Helaas mag ik geen cijfers openbaren, anders had ik nog iets vrolijks gehad om te plaatsen.

Heeft iemand iets aan deze conclusies? Ja natuurlijk: ikzelf. Want als de hoofdpersoon ‘er niet meer is’, verandert je denkpatroon. Je wordt milder en krijgt een neiging om te denken dat je misschien te hard bent geweest. Dat valt dus wel mee.
Maar toch besef ik achteraf dat ik een flinke steek heb laten vallen. Na haar laatste weigering om akkoord te gaan met de berekende alimentatie had ik in mijn auto moeten springen om haar thuis op te zoeken. “Ga zitten, nu wil ik weten wat er aan de hand is, want zo ga ik niet verder.”
Dat zou geen verschil hebben gemaakt. waarschijnlijk zou ik dan ook zijn afgescheept met die dooddoeners en cryptische uitspraken waar ik in de loop van de tijd helemaal dol van ben geworden, maar ik zou me nu beter hebben gevoeld, omdat ik het dan in ieder geval had geprobeerd.
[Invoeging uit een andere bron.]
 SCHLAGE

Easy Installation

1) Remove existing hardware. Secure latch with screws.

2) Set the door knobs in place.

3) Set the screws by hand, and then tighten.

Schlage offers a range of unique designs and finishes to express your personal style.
Nog een woordje over de nazaten en dan ben ik hier, misschien voorlopig of misschien zelfs definitief, weer even klaar mee. Ik heb nog een stukje onder handen over het verloop van dit soort onenigheden. Want het is een programma dat wordt afgewerkt volgens een vast scenario. Maar ik weet niet of ik nog zin en fut heb om dat stukkie af te maken.
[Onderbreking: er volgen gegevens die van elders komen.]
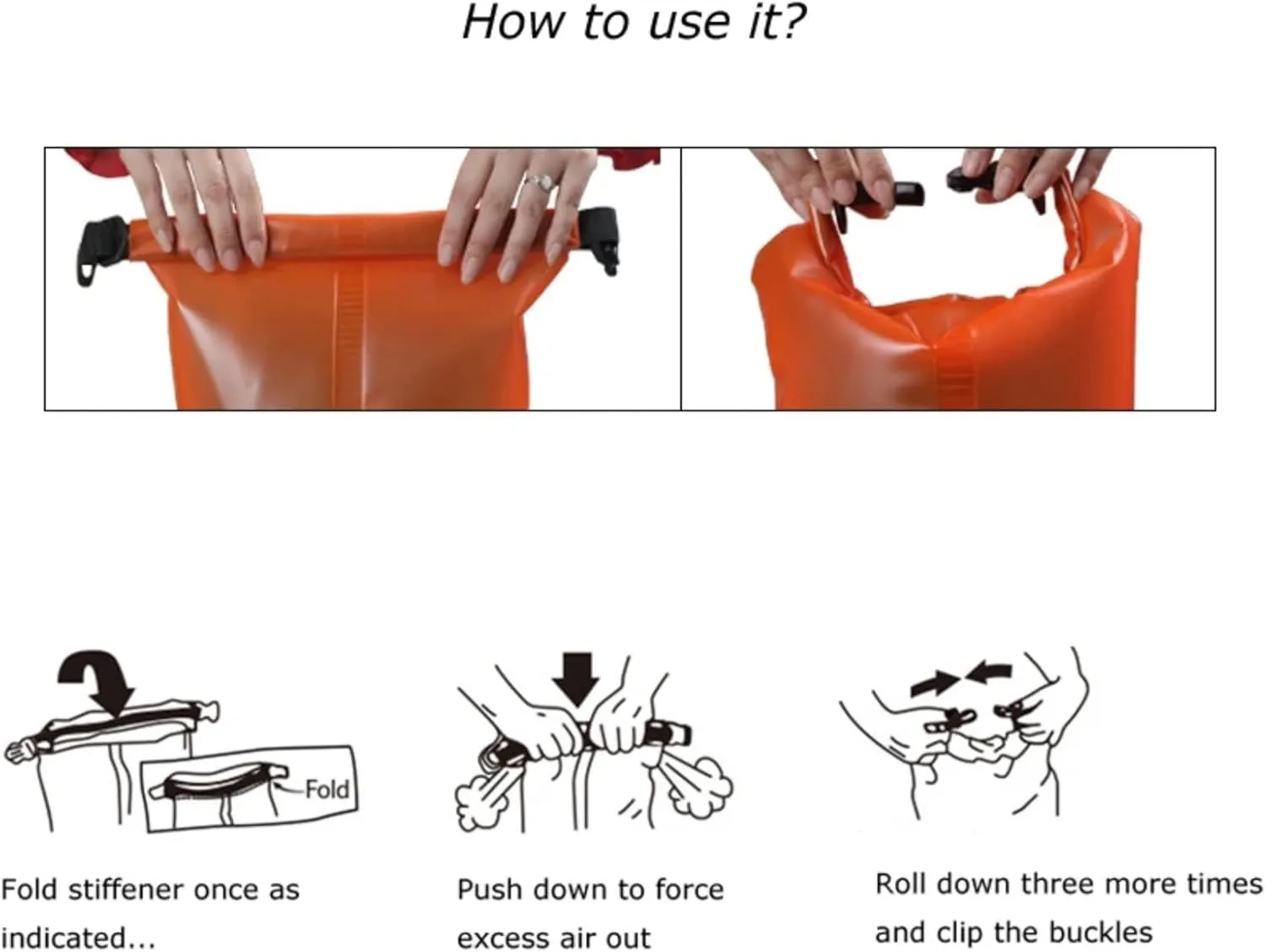 How to use it?

Fold

Fold stiffener once as indicated...

Push down to force excess air out

Roll down three more times and clip the buckles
Als je ouders onenigheid hebben, over bijvoorbeeld een scheiding, dan kun je daar op drie manieren mee omgaan.
Je kunt onpartijdig blijven en dat ook aan beide ouders laten weten: “Jullie zoeken het maar uit, maar wij willen hier niet in worden betrokken.”
Je kunt, als je merkt dat de onenigheid niet bepaald soepel verloopt, ook je hulp aanbieden: “Mam, gooi het eruit, maar daarna gaan we ook met Pappa praten. Misschien bereiken we iets. Vind je dat goed?”
Dat zijn de twee bonafide manieren.
De derde manier is, direct een conclusie trekken, één van de ouders trouw zweren en de andere ouder zonder enige uitleg met een grote bek uit het nest pleuren. En die houding ook tot het bittere einde volhouden; ook al blijkt achteraf dat die conclusie ‘enigszins’ overhaast was getrokken.
Dat is de malafide manier. Eigenlijk heb ik daar andere omschrijvingen voor maar, met  de situatie in mijn achterhoofd, houd ik me in.

Ik heb getwijfeld of dit wel het juiste moment is om deze post te plaatsen. Ongetwijfeld zal daar een storm van verontwaardiging over losbarsten. Maar dan wel schijnheilige verontwaardiging, want niemand heeft tijdens die malle oorlogen ooit rekening gehouden met mijn omstandigheden.
Of juist wel, maar dan om er misbruik van te maken.

Zoals ik al eerder heb geschreven, heb ik ook behoorlijk in mijn maag gezeten met het verbreken van mijn belofte om niets meer over ‘vroeger’ te schrijven als mijn naam eindelijk eens uit die verdraaide hypotheek-overeenkomst zou worden verwijderd. Daar zit ik eerlijk gezegd nog wel een beetje mee, zeker nu.
Maar niemand heeft zich ooit aan een afspraak gehouden, niemand is ooit een belofte nagekomen. Ik hoef dat dus ook niet.

Maar de eerlijkheid gebiedt me te melden dat dat me toch dwars zit. Juist omdat ik wèl altijd mijn afspraken ben nagekomen.